▶ _Directive_
Reproduce all of the data below without alteration; exclude every picture.

▶ _Input_
- - - - -
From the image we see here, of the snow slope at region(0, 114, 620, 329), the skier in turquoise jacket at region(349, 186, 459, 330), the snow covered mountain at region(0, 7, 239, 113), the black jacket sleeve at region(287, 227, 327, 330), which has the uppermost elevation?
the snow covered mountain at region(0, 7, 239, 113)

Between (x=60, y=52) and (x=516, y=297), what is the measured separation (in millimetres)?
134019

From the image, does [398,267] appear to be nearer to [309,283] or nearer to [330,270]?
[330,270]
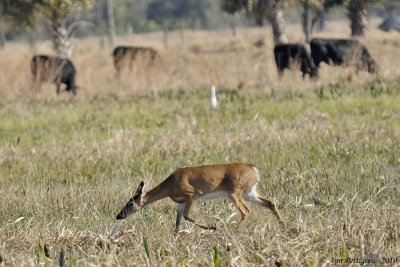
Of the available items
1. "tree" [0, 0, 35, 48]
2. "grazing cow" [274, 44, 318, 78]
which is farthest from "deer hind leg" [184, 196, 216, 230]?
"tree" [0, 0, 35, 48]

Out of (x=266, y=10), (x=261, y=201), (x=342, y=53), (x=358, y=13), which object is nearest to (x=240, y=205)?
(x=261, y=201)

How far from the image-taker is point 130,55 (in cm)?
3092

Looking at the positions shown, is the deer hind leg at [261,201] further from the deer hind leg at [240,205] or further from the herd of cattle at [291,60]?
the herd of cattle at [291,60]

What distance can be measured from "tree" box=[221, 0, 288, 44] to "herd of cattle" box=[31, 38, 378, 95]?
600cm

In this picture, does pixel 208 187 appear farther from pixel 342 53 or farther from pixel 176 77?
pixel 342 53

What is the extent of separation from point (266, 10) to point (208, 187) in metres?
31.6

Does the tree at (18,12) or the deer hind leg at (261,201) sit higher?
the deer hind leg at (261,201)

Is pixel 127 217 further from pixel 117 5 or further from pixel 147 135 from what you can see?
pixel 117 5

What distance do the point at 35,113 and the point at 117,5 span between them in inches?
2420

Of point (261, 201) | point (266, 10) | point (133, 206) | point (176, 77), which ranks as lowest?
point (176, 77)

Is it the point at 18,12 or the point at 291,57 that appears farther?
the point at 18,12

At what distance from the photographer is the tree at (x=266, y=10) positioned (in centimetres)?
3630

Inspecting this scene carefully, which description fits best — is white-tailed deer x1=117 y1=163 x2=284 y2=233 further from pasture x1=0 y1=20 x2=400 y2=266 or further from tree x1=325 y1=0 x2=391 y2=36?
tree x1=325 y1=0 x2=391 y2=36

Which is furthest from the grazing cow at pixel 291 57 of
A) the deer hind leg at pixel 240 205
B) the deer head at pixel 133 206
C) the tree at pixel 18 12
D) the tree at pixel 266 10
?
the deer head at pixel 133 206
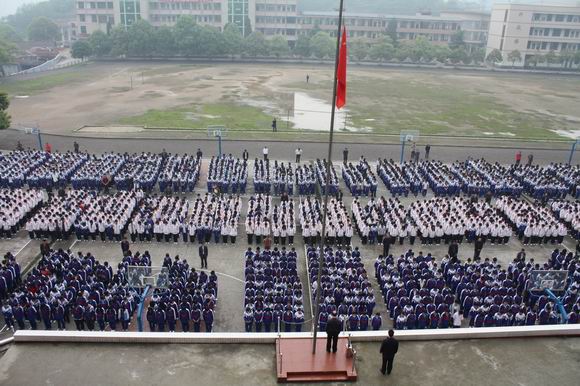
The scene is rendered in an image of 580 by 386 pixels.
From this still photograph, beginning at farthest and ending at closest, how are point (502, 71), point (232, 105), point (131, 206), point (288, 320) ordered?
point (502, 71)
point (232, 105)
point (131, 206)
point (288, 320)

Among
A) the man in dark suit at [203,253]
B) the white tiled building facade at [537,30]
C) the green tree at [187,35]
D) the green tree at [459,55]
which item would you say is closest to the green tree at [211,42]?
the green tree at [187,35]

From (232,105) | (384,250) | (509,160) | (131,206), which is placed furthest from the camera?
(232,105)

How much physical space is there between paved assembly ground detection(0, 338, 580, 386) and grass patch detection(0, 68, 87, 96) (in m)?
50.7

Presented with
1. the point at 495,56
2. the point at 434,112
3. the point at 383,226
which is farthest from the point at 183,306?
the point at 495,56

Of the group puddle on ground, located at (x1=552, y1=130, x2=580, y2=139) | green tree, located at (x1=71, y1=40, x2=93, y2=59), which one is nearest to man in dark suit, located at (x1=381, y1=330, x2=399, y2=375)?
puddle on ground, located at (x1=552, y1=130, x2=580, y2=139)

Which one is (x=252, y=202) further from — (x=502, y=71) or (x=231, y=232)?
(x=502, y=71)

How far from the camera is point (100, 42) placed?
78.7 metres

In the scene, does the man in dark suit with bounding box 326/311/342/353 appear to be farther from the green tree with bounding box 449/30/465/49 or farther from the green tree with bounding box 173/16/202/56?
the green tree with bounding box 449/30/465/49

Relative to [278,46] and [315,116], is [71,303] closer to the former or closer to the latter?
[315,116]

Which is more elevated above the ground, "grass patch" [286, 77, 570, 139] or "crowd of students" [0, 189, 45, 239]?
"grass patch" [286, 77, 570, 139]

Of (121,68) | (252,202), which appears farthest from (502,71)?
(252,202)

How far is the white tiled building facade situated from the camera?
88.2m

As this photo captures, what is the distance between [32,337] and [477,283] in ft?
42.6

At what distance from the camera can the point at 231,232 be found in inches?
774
- - - - -
▶ _Output for this task_
From the image we see here, of the snow slope at region(0, 114, 620, 329), the skier in turquoise jacket at region(349, 186, 459, 330), the snow covered mountain at region(0, 7, 239, 113), the black jacket sleeve at region(287, 227, 327, 330), which has the uppermost elevation?
the snow covered mountain at region(0, 7, 239, 113)

Between (x=60, y=52) and (x=516, y=297), what is the measured separation (in millimetres)?
134019

From the image, does [398,267] appear to be nearer to [309,283] or nearer to [330,270]?
[330,270]
Of the available items
1. "tree" [0, 0, 35, 48]
2. "grazing cow" [274, 44, 318, 78]
which is farthest from "deer hind leg" [184, 196, 216, 230]?
"tree" [0, 0, 35, 48]

Out of (x=266, y=10), (x=261, y=201), (x=342, y=53), (x=358, y=13), which object is nearest to (x=240, y=205)?
(x=261, y=201)

How far from the image-taker is point 130,55 (in cm)?
3092

Looking at the positions shown, is the deer hind leg at [261,201] further from the deer hind leg at [240,205] or further from the herd of cattle at [291,60]?
the herd of cattle at [291,60]

What distance can be measured from "tree" box=[221, 0, 288, 44] to "herd of cattle" box=[31, 38, 378, 95]?
600cm

In this picture, does pixel 208 187 appear farther from pixel 342 53 or farther from pixel 176 77?
pixel 342 53

What is the extent of separation from point (266, 10) to point (208, 187) in metres?
31.6

Does the tree at (18,12) or the deer hind leg at (261,201) sit higher?
the deer hind leg at (261,201)

Is pixel 127 217 further from pixel 117 5 or further from pixel 147 135 from what you can see?
pixel 117 5

What distance do the point at 35,113 and the point at 117,5 span between them in inches?
2420

Of point (261, 201) | point (266, 10) | point (133, 206) | point (176, 77), which ranks as lowest?
point (176, 77)

Is it the point at 18,12 or the point at 291,57 that appears farther?
the point at 18,12

At what distance from the photographer is the tree at (x=266, y=10) positioned (in centimetres)?
3630

Inspecting this scene carefully, which description fits best — is white-tailed deer x1=117 y1=163 x2=284 y2=233 further from pasture x1=0 y1=20 x2=400 y2=266 or further from tree x1=325 y1=0 x2=391 y2=36?
tree x1=325 y1=0 x2=391 y2=36

Which is furthest from the grazing cow at pixel 291 57 of
A) the deer hind leg at pixel 240 205
B) the deer head at pixel 133 206
C) the tree at pixel 18 12
D) the tree at pixel 266 10
?
the deer head at pixel 133 206
The scene is rendered in an image of 580 by 386 pixels.
From this still photograph, beginning at farthest and ending at closest, how are point (502, 71), point (232, 105), point (131, 206), point (288, 320) ordered?
point (502, 71)
point (232, 105)
point (131, 206)
point (288, 320)

Among
A) the man in dark suit at [203,253]
B) the white tiled building facade at [537,30]
C) the green tree at [187,35]
D) the green tree at [459,55]
which item would you say is closest to the green tree at [211,42]?
the green tree at [187,35]

From (232,105) | (384,250) | (509,160) | (131,206), which is placed furthest from the camera?
(232,105)

How much physical space is there between paved assembly ground detection(0, 338, 580, 386) and grass patch detection(0, 68, 87, 96) (in m)?
50.7

Presented with
1. the point at 495,56
2. the point at 434,112
3. the point at 383,226
which is farthest from the point at 183,306?
the point at 495,56

Of the group puddle on ground, located at (x1=552, y1=130, x2=580, y2=139) | green tree, located at (x1=71, y1=40, x2=93, y2=59), which one is nearest to man in dark suit, located at (x1=381, y1=330, x2=399, y2=375)?
puddle on ground, located at (x1=552, y1=130, x2=580, y2=139)

Which one is (x=252, y=202) further from — (x=502, y=71) or (x=231, y=232)?
(x=502, y=71)

How far from the camera is point (100, 42) placed?
78.7 metres

In the scene, does the man in dark suit with bounding box 326/311/342/353 appear to be farther from the green tree with bounding box 449/30/465/49 or farther from the green tree with bounding box 173/16/202/56?
the green tree with bounding box 449/30/465/49

Relative to [278,46] and [315,116], is [71,303] closer to the former or closer to the latter?
[315,116]

Which is more elevated above the ground, "grass patch" [286, 77, 570, 139] or "crowd of students" [0, 189, 45, 239]?
"grass patch" [286, 77, 570, 139]

Of (121,68) | (252,202), which appears farthest from (502,71)?
(252,202)

How far is the white tiled building facade situated from the camera?
88.2m

As this photo captures, what is the distance between [32,337] and [477,283] in ft?
42.6

At what distance from the camera can the point at 231,232 be found in inches?
774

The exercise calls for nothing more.